◆ Work to be completed: Continue the worked complex-number solution from its last line.

## Mar 2, 2018

$\frac{3}{4}$.

#### Explanation:

Let, z=x+iy; x,y in RR.

$\therefore \frac{i z - 2}{z - i} = \frac{i \left(x + i y\right) - 2}{x + i y - i} = \frac{- y - 2 + i x}{x + i \left(y - 1\right)}$,

$= \frac{- y - 2 + i x}{x + i \left(y - 1\right)} \times \frac{x - i \left(y - 1\right)}{x - i \left(y - 1\right)}$,

$= \frac{x \left(- y - 2\right) + i {x}^{2} + i \left(y - 1\right) \left(y + 2\right) - {i}^{2} x \left(y - 1\right)}{{x}^{2} - {i}^{2} {\left(y - 1\right)}^{2}}$,

$= \frac{x \left(- y - 2 + y - 1\right) + i \left\{{x}^{2} + \left(y - 1\right) \left(y + 2\right)\right\}}{{x}^{2} + {\left(y - 1\right)}^{2}}$.

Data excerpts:

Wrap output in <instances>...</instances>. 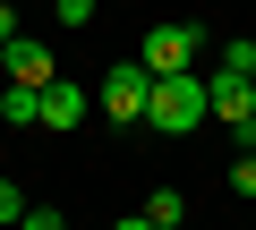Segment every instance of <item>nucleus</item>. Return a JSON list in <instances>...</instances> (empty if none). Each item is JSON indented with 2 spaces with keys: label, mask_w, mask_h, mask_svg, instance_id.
Instances as JSON below:
<instances>
[{
  "label": "nucleus",
  "mask_w": 256,
  "mask_h": 230,
  "mask_svg": "<svg viewBox=\"0 0 256 230\" xmlns=\"http://www.w3.org/2000/svg\"><path fill=\"white\" fill-rule=\"evenodd\" d=\"M205 120H214V94H205L196 68L154 77V102H146V128H154V137H188V128H205Z\"/></svg>",
  "instance_id": "nucleus-1"
},
{
  "label": "nucleus",
  "mask_w": 256,
  "mask_h": 230,
  "mask_svg": "<svg viewBox=\"0 0 256 230\" xmlns=\"http://www.w3.org/2000/svg\"><path fill=\"white\" fill-rule=\"evenodd\" d=\"M146 102H154V68L146 60H111V77L94 85V111L111 128H146Z\"/></svg>",
  "instance_id": "nucleus-2"
},
{
  "label": "nucleus",
  "mask_w": 256,
  "mask_h": 230,
  "mask_svg": "<svg viewBox=\"0 0 256 230\" xmlns=\"http://www.w3.org/2000/svg\"><path fill=\"white\" fill-rule=\"evenodd\" d=\"M196 51H205V26H196V17H188V26H146V43H137V60H146L154 77L196 68Z\"/></svg>",
  "instance_id": "nucleus-3"
},
{
  "label": "nucleus",
  "mask_w": 256,
  "mask_h": 230,
  "mask_svg": "<svg viewBox=\"0 0 256 230\" xmlns=\"http://www.w3.org/2000/svg\"><path fill=\"white\" fill-rule=\"evenodd\" d=\"M86 120H94V94H86L77 77H52V85H43V128H52V137H77Z\"/></svg>",
  "instance_id": "nucleus-4"
},
{
  "label": "nucleus",
  "mask_w": 256,
  "mask_h": 230,
  "mask_svg": "<svg viewBox=\"0 0 256 230\" xmlns=\"http://www.w3.org/2000/svg\"><path fill=\"white\" fill-rule=\"evenodd\" d=\"M205 94H214V120H230V128L256 120V77H248V68H214Z\"/></svg>",
  "instance_id": "nucleus-5"
},
{
  "label": "nucleus",
  "mask_w": 256,
  "mask_h": 230,
  "mask_svg": "<svg viewBox=\"0 0 256 230\" xmlns=\"http://www.w3.org/2000/svg\"><path fill=\"white\" fill-rule=\"evenodd\" d=\"M0 68H9V85H52L60 68H52V43H34V34H9L0 43Z\"/></svg>",
  "instance_id": "nucleus-6"
},
{
  "label": "nucleus",
  "mask_w": 256,
  "mask_h": 230,
  "mask_svg": "<svg viewBox=\"0 0 256 230\" xmlns=\"http://www.w3.org/2000/svg\"><path fill=\"white\" fill-rule=\"evenodd\" d=\"M0 120L9 128H43V85H9L0 94Z\"/></svg>",
  "instance_id": "nucleus-7"
},
{
  "label": "nucleus",
  "mask_w": 256,
  "mask_h": 230,
  "mask_svg": "<svg viewBox=\"0 0 256 230\" xmlns=\"http://www.w3.org/2000/svg\"><path fill=\"white\" fill-rule=\"evenodd\" d=\"M146 213H154V230H188V196H180V188H154Z\"/></svg>",
  "instance_id": "nucleus-8"
},
{
  "label": "nucleus",
  "mask_w": 256,
  "mask_h": 230,
  "mask_svg": "<svg viewBox=\"0 0 256 230\" xmlns=\"http://www.w3.org/2000/svg\"><path fill=\"white\" fill-rule=\"evenodd\" d=\"M9 222H26V196H18V179H0V230Z\"/></svg>",
  "instance_id": "nucleus-9"
},
{
  "label": "nucleus",
  "mask_w": 256,
  "mask_h": 230,
  "mask_svg": "<svg viewBox=\"0 0 256 230\" xmlns=\"http://www.w3.org/2000/svg\"><path fill=\"white\" fill-rule=\"evenodd\" d=\"M18 230H68V222H60V205H26V222H18Z\"/></svg>",
  "instance_id": "nucleus-10"
},
{
  "label": "nucleus",
  "mask_w": 256,
  "mask_h": 230,
  "mask_svg": "<svg viewBox=\"0 0 256 230\" xmlns=\"http://www.w3.org/2000/svg\"><path fill=\"white\" fill-rule=\"evenodd\" d=\"M230 196H256V154H239V162H230Z\"/></svg>",
  "instance_id": "nucleus-11"
},
{
  "label": "nucleus",
  "mask_w": 256,
  "mask_h": 230,
  "mask_svg": "<svg viewBox=\"0 0 256 230\" xmlns=\"http://www.w3.org/2000/svg\"><path fill=\"white\" fill-rule=\"evenodd\" d=\"M52 17H60V26H86V17H94V0H52Z\"/></svg>",
  "instance_id": "nucleus-12"
},
{
  "label": "nucleus",
  "mask_w": 256,
  "mask_h": 230,
  "mask_svg": "<svg viewBox=\"0 0 256 230\" xmlns=\"http://www.w3.org/2000/svg\"><path fill=\"white\" fill-rule=\"evenodd\" d=\"M111 230H154V213H146V205H137V213H120V222H111Z\"/></svg>",
  "instance_id": "nucleus-13"
},
{
  "label": "nucleus",
  "mask_w": 256,
  "mask_h": 230,
  "mask_svg": "<svg viewBox=\"0 0 256 230\" xmlns=\"http://www.w3.org/2000/svg\"><path fill=\"white\" fill-rule=\"evenodd\" d=\"M9 34H18V9H9V0H0V43H9Z\"/></svg>",
  "instance_id": "nucleus-14"
},
{
  "label": "nucleus",
  "mask_w": 256,
  "mask_h": 230,
  "mask_svg": "<svg viewBox=\"0 0 256 230\" xmlns=\"http://www.w3.org/2000/svg\"><path fill=\"white\" fill-rule=\"evenodd\" d=\"M239 154H256V120H248V128H239Z\"/></svg>",
  "instance_id": "nucleus-15"
}]
</instances>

◆ Answer for the task:
Clearly, $I m \left(\frac{i z - 2}{z - i}\right) = \frac{{x}^{2} + \left(y - 1\right) \left(y + 2\right)}{{x}^{2} + {\left(y - 1\right)}^{2}}$,

$= - 1. \ldots \ldots \ldots \ldots \text{[because, Given]}$,

$\Rightarrow \left\{{x}^{2} + \left(y - 1\right) \left(y + 2\right)\right\} + \left\{{x}^{2} + {\left(y - 1\right)}^{2}\right\} = 0$,

$\Rightarrow 2 {x}^{2} + {y}^{2} + y - 2 + {y}^{2} - 2 y + 1 = 0 , \mathmr{and}$,

$2 {x}^{2} + 2 {y}^{2} - y = 1$.

$\therefore {x}^{2} + {y}^{2} - \frac{1}{2} y = \frac{1}{2} , \mathmr{and}$,

${x}^{2} + {\left(y - \frac{1}{4}\right)}^{2} = {\left(\frac{1}{4}\right)}^{2} + \frac{1}{2} = \frac{9}{16} = {\left(\frac{3}{4}\right)}^{2}$.

This represents a circle with centre at $\left(0 , \frac{1}{4}\right)$ and radius

$\frac{3}{4}$.